In the previous example, `PERCENTILE_CONT` estimates the value between `10` and `20` in the ordered list `[10,20,30]` to find the 40th percentile as follows:

`result = (CRN - RN) * (EXP_FRN) + (RN - FRN) * EXP_CRN = (2 - 1.8) * 10 + (1.8 - 1) * 20 = 18`.

In the previous example, the set `[10,20,30]` is in ascending order. If the set were in descending order as `[30,20,10]`, the `40th` percentile would correspond to:

`result = (CRN - RN) * (EXP_FRN) + (RN - FRN) * EXP_CRN = (2 - 1.8) * 30 + (1.8 - 1) * 20 = 22`.

## Syntax

```sql theme={"theme":{"light":"css-variables","dark":"css-variables"}}
PERCENTILE_CONT(<percentile>) [FILTER ([WHERE] <condition>)] WITHIN GROUP (ORDER BY <expression> [{ASC | DESC}])
```

## Parameters

| Parameter             | Description                                                                                                             | Supported input types                                  |
| :-------------------- | :---------------------------------------------------------------------------------------------------------------------- | :----------------------------------------------------- |
| `<percentile>`        | The desired percentile position within the ordered dataset.                                                             | `DOUBLE PRECISION`, `REAL` literal between 0.0 and 1.0 |
| `<sorted_expression>` | The expression used to calculate the percentile, which is sorted in ascending or descending order prior to calculation. | `DOUBLE PRECISION`, `REAL`, `BIGINT`, `INT`            |
| `<condition>`         | An optional boolean expression to filter rows used in aggregation                                                       | `BOOL`                                                 |

## Return Types

`PERCENTILE_CONT` returns a value of type `DOUBLE PRECISION`.

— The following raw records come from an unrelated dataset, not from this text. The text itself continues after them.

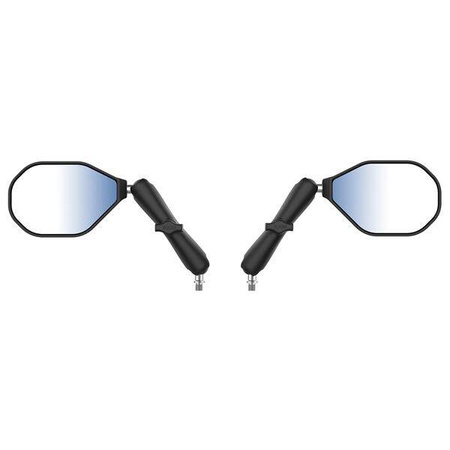 Kit RAM® Tough-Mirror™ cu baze M10-1.25 - braț lung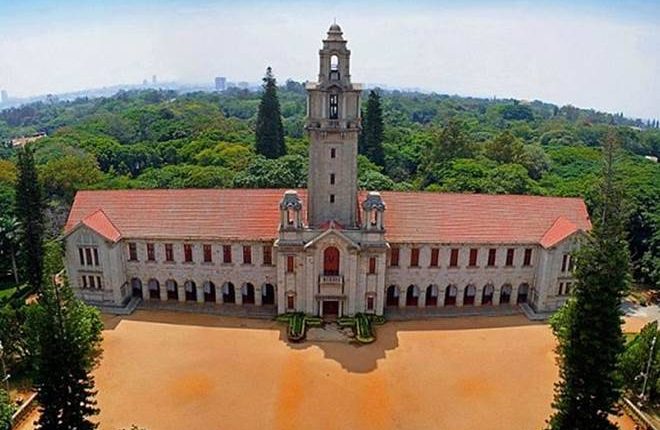 IISc Wastewater Treatment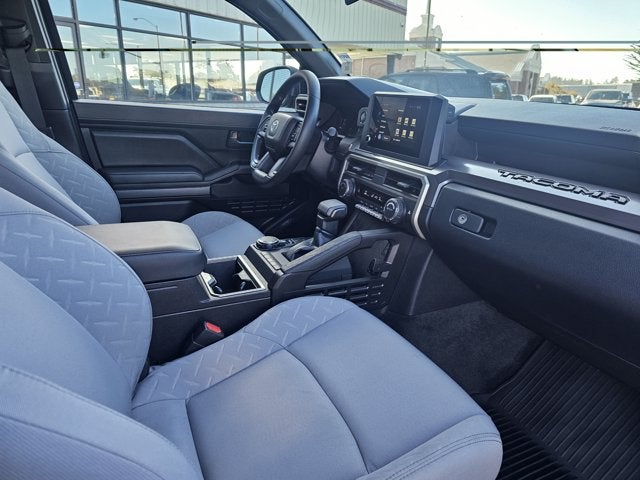 2025 Toyota Tacoma 4WD SR5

* This function ignores `NULL` values.
* This function returns `NULL` if the input is either empty or contains only `NULL` values.

## Examples

These calculations use 1-based indexing, where the first element is at position `1`.

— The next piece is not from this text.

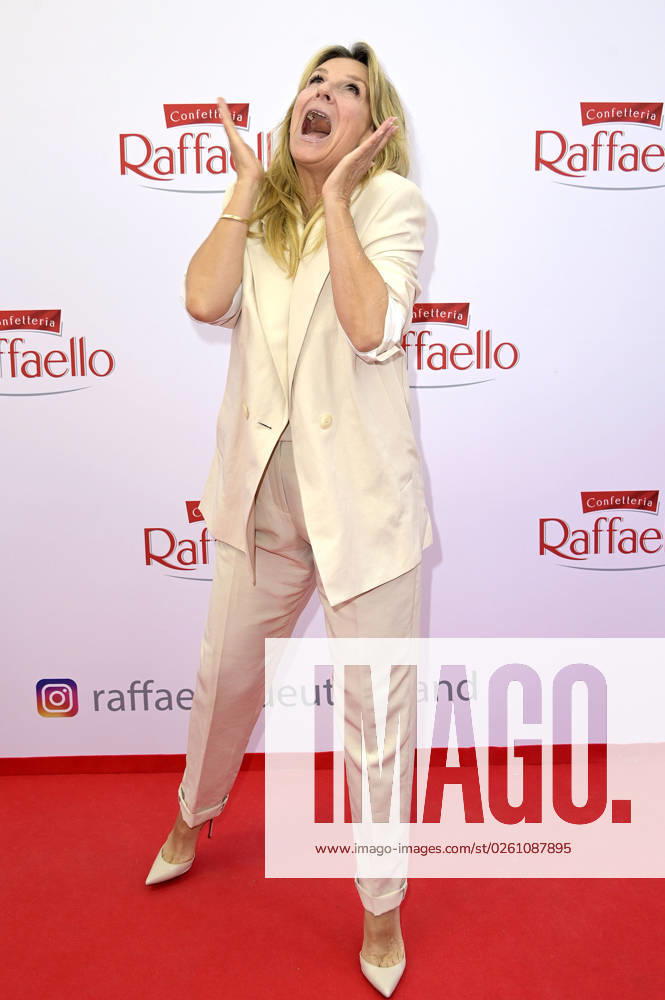 Kim Fisher at Raffaello Summer Day 2023 at the Königliche Porzellan Manufaktur Berlin, 21 06 2023 Foto:xF.xFuturexImage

The following example calculates the 20th percentile of values from a generated series ranging from `0` to `5`. The position `RN = 1 + 0.2 × (6 − 1) = 2` is a whole number, so the value at position `2` is returned directly:

<div className="query-window">
  ```
  SELECT PERCENTILE_CONT(0.2) WITHIN GROUP (ORDER BY x) AS result FROM GENERATE_SERIES(0, 5) AS x;
  ```

  | result <span>double null</span> |
  | :------------------------------ |
  | 1                               |

  <p><span>Rows: 1</span><span>Execution time: 7.12ms</span></p>
</div>

The following example extends the series to `0`–`6`. The series contains the seven values: `0`, `1`, `2`, `3`, `4`, `5`, and `6`. The position for the 20th percentile is calculated as: `RN = 1 + 0.2 × (7 − 1) = 2.2`. Since `2.2` is not a whole number, `PERCENTILE_CONT` interpolates between the two closest values:

<div className="query-window">
  ```
  SELECT PERCENTILE_CONT(0.2) WITHIN GROUP (ORDER BY x) AS result FROM GENERATE_SERIES(0, 6) AS x;
  ```

  | result <span>double null</span> |
  | :------------------------------ |
  | 1.2000000000000002              |

  <p><span>Rows: 1</span><span>Execution time: 6.03ms</span></p>
</div>

The interpolation uses the following steps:

* `CRN` is `CEILING(2.2) = 3`.
* `FRN` is `FLOOR(2.2) = 2`.
* `EXP_CRN` is the value at position `3` of the ordered set, which is `2` (using 1-based indexing).
* `EXP_FRN` is the value at position `2` of the ordered set, which is `1` (using 1-based indexing).
* The result is `(CRN − RN) × EXP_FRN + (RN − FRN) × EXP_CRN = (3 − 2.2) × 1 + (2.2 − 2) × 2 = 0.8 + 0.4 = 1.2`.